Print the line containing "Connoisseur Pillar Candle" and all lines after it, unchanged, through the end of the data. Leave the pictures out.

Saved data entries

□ □ □ □

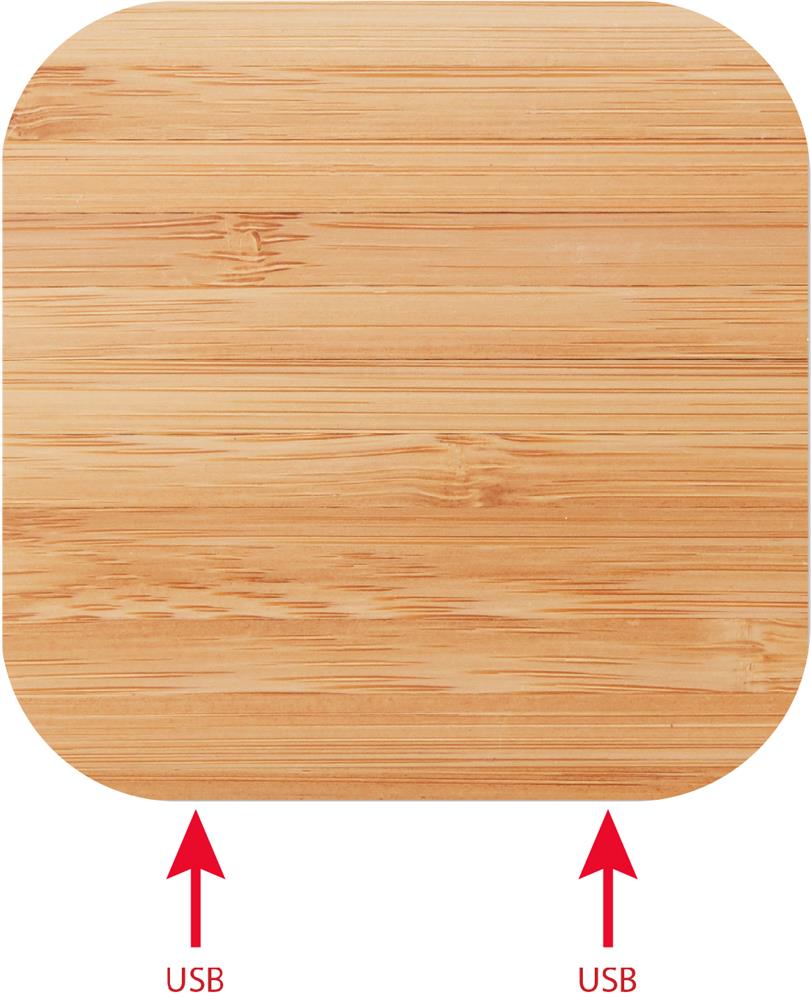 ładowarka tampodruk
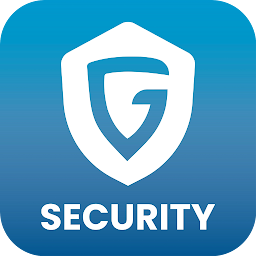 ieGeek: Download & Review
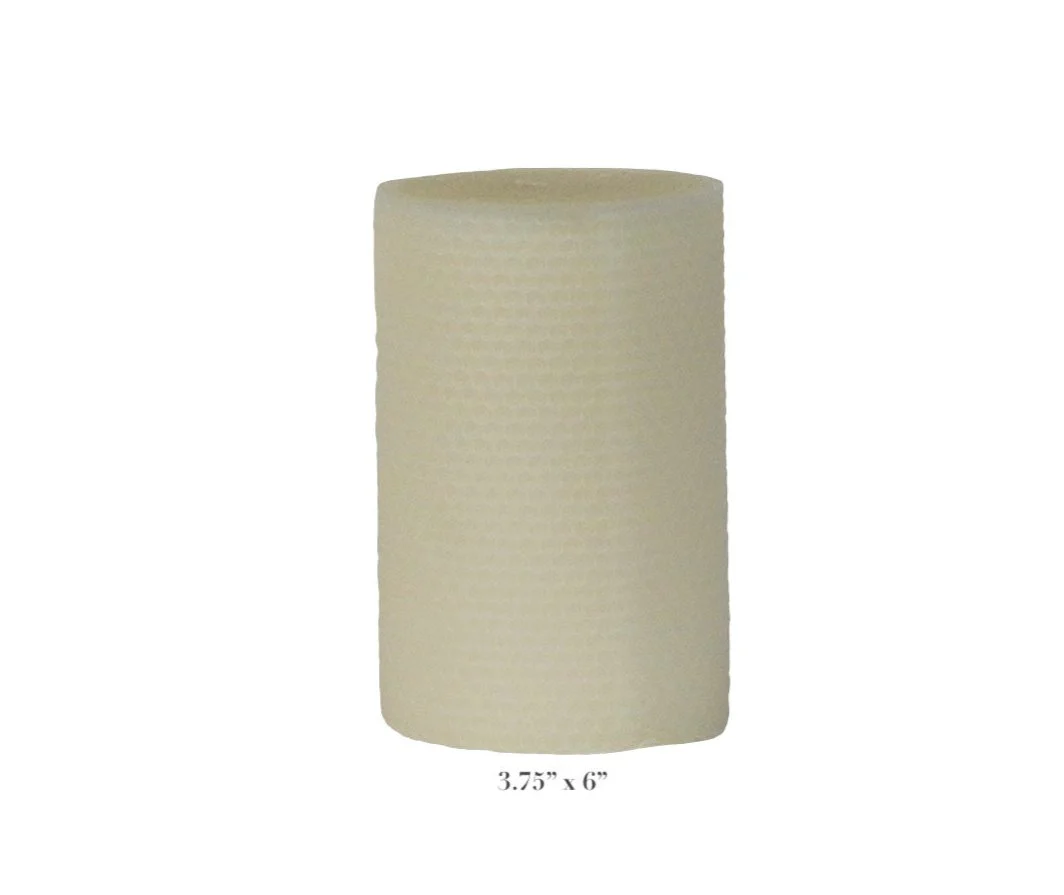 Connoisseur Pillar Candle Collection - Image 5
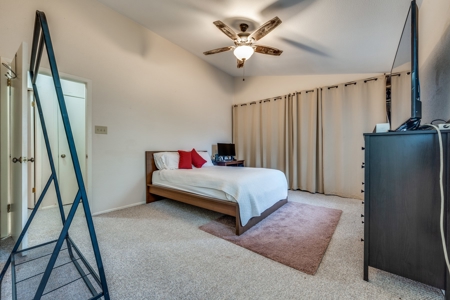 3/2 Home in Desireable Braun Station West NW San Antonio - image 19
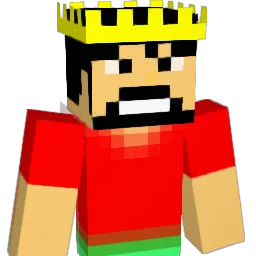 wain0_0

□ □ □ □

> [Answer space]:
 Connoisseur Pillar Candle Collection - Image 5
 3/2 Home in Desireable Braun Station West NW San Antonio - image 19
 wain0_0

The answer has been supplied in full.